Starker Arbeitsmarkt führt zu weniger Gründungen

Autor: FinanceScout24 - Veröffentlicht am 06.06.2016

Die gute Lage auf dem Arbeitsmarkt sorgt dafür, dass die Zahl der Neugründungen von Firmen zurückgeht. Der KfW-Gründungsmonitor zeigt außerdem, dass sich immer mehr Gründer auf den digitalen Bereich konzentrieren und sich mit einer eigenen Geschäftsidee selbstständig machen.

Die gute Situation am deutschen Arbeitsmarkt hält offenbar viele Deutsche davon ab, sich als Gründer mit  einer eigenen Firma selbstständig zu machen. 2015 waren es laut dem Gründungsmonitor der Kreditanstalt für Wiederaufbau (KfW) 763.000 Personen – der niedrigste Wert seit dem Beginn der Erhebung im Jahr 2002. 2003 erreichte die Zahl der Firmengründungen einen Spitzenwert von fast 1,5 Millionen.

KfW: Arbeitsmarkt beeinflusst Gründer

Der Rückgang um 17 Prozent im Vergleich zum Vorjahr lässt sich laut KfW-Chefvolkswirt Dr. Jörg Zeuner mit der sehr guten Situation am Arbeitsmarkt erklären. Bei einer sicheren Anstellung sinkt die Bereitschaft, diese aufzugeben und sich stattdessen selbstständig zu machen. Die Gründer haben für sich selbst und Angestellte im Jahr 2015 insgesamt 610.000 vollzeitäquivalente Stellen geschaffen. Die meisten Gründungen finden im Dienstleistungssektor statt, es folgen produzierendes Gewerbe und Handel. Mit einem Anteil von 43 Prozent befindet sich die Beteiligung von Frauen an der Anzahl der Gründungen bereits das dritte Jahr in Folge auf einem Rekordniveau.

Weniger Notgründungen, mehr Innovation

Durch die gute Lage auf dem Arbeitsmarkt haben sich weniger Gründer aus der Not heraus für ein eigenes Unternehmen entschieden: Nur zehn Prozent der Gründer waren 2015 arbeitslos, bevor sie sich selbstständig machten.
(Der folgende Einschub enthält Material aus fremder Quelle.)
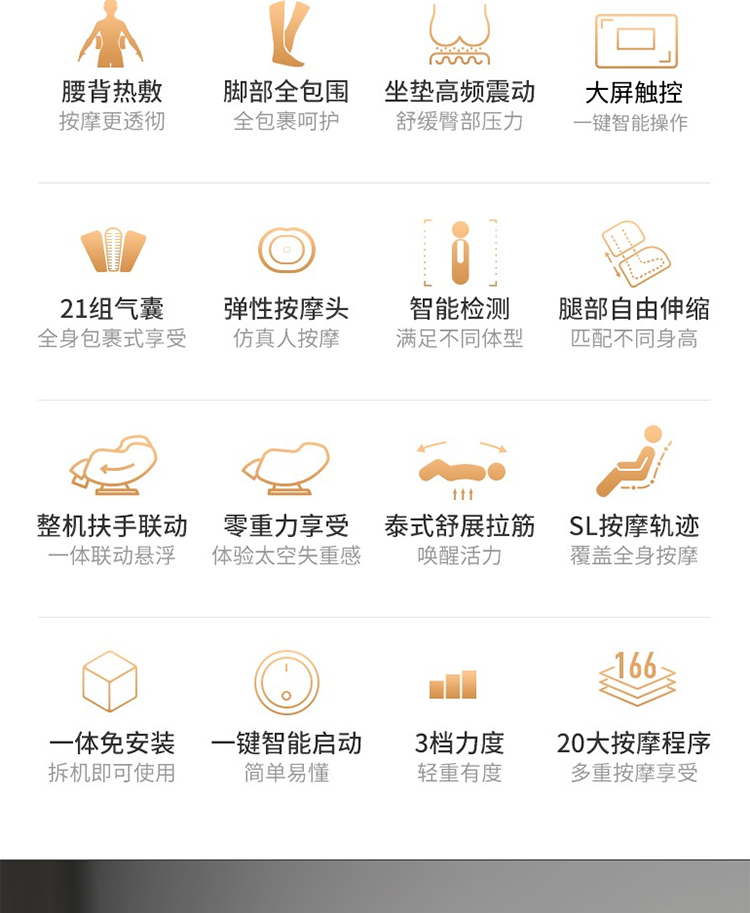 腰背热敷
按摩更透彻

脚部全包围
全包裹呵护

坐垫高频震动
舒缓臀部压力

大屏触控
一键智能操作

21组气囊
全身包裹式享受

弹性按摩头
仿真人按摩

智能检测
满足不同体型

腿部自由伸缩
匹配不同身高

整机扶手联动
一体联动悬浮

零重力享受
体验太空失重感

泰式舒展拉筋
唤醒活力

SL按摩轨迹
覆盖全身按摩

一体免安装
拆机即可使用

一键智能启动
简单易懂

3档力度
轻重有度

166

20大按摩程序
多重按摩享受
Inzwischen liegt der Anteil von Neugründungen, die sich auf digitale Technologien konzentrieren, bei 21 Prozent. Das können zum Beispiel App-Anbieter, Softwareentwickler oder Webdesigner sein.

Die „digitalen“ Gründer konzentrieren sich überdurchschnittlich häufig nicht auf den regionalen, sondern auf den nationalen oder internationalen Markt. Der Anteil der sogenannten „innovativen Gründer“, die sich mit einer eigenen Geschäftsidee selbstständig machen, hat im vergangenen Jahr ebenfalls leicht zugenommen. Bei der Finanzierung ihres Vorhabens, also beispielsweise der Bewilligung eines Kredits, stießen 15 Prozent auf Probleme – ein etwas geringerer Anteil als 2014.